Les cinq intervenant.es présent.es, acteurs et actrices institutionnel.les ou de terrain de l’éducation en Tunisie et en France, ont dépeint leurs vécus et leurs perspectives pour l’avenir suite à cette crise.
Pour Tahar Mathlouti, Directeur général du Centre International de Formation des Formateurs et d'Innovation Pédagogique en Tunisie (CIFFIP), il s’agissait « d’agir dans l’urgence et décider dans l’incertitude ». La priorité en Tunisie a donc été donnée aux élèves qui devaient passer des examens. Les enfants tunisiens ont également bénéficié de cours télévisés, pour garder un contact avec les apprentissages. Le lien avec les élèves a également été maintenu grâce au numérique malgré de grosses inégalités d’accès au numérique (équipement et accès internet) entre les élèves. Egalement, cette crise a révélé, malgré les volontés individuelles, le manque de formation des enseignant.es aux outils numériques et à leur animation dynamique auprès des élèves. Ainsi, des actions de formation doivent être engagées pour permettre d’être mieux préparés à l’avenir.
Layla Ben Sassi, Inspectrice Générale des Ecoles et Directrice de l'Observatoire National de l'Education au Ministère de l'Education tunisien, apporte des éléments chiffrés sur le vécu de cette crise en Tunisie : 77% des établissements scolaires tunisiens étaient connectés, en période de confinement, et de nombreux supports pédagogiques ont été mis en ligne pour les révisions des élèves (141 supports mis en ligne pour le BAC, 25 pour les collèges et lycées, 191 supports au total. Concernant le lien entre enseignant.es et élèves, c’est le téléphone portable et les mails qui ont été privilégiés. Des stratégies de repli vers l’éducation privée ont également été identifiées, ce que souligne Najwa Zorguia , qui a représenté l’UGTT qui se positionne contre la marchandisation de l’école.

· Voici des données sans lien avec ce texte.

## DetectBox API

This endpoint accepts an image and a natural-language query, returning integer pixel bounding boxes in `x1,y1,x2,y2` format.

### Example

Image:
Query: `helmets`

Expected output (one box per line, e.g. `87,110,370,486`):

En France, comme à l’international, le constat fait par Jérémie Morfoisse, Directeur Opérationnel Education à la Citoyenneté et à la Solidarité Internationale à Solidarité Laïque France, fait écho à celui de la Tunisie : 40% des Etats n’ont pas pu mettre en place de continuité pédagogique dans le monde. Ce sont les enseignant.es qui ont avant tout absorbé le choc et l’impact de la crise et qui ont développé d’immenses capacités d’adaptation pour maintenir le lien av ec les élèves. En France, en moyenne, 4% des élèves ont décroché. Dans les quartiers les plus défavorisés, le taux de décrochage a pu atteindre 24%.
La continuité pédagogique a donc été avant tout entre les mains des enseignant.es mais également des familles. Cette situation a ainsi créé de grandes inégalités dans l’apprentissage des élèves, certaines familles étant en capacité d’accompagner leurs enfants quand d’autres n’avaient pas les capacités adéquates pour accompagne leurs enfants.
Jérémie constate cependant que cette crise a confirmé l’importance de l’école au-delà de sa dimension éducative. L’école est ainsi avant tout un lieu d’apprentissage mais se révèle également comme un lieu de socialisation et un lieu où l’accès à une alimentation équilibrée, assurant un repas complet au moins une fois dans la journée pour les élèves. L’école est également un lieu qui garantit la sécurité physique et affective des enfants. On a en effet pu constater que les violences faites aux enfants ont fortement augmenté pendant le confinement. Le Droit à l’éducation est donc en connexion directe avec d’autres droits fondamentaux, dont l’école assure le respect. Face à ce constat, Jérémie Morfoisse espère que la priorité sera ainsi donnée à l’éducation avant les considérations économiques.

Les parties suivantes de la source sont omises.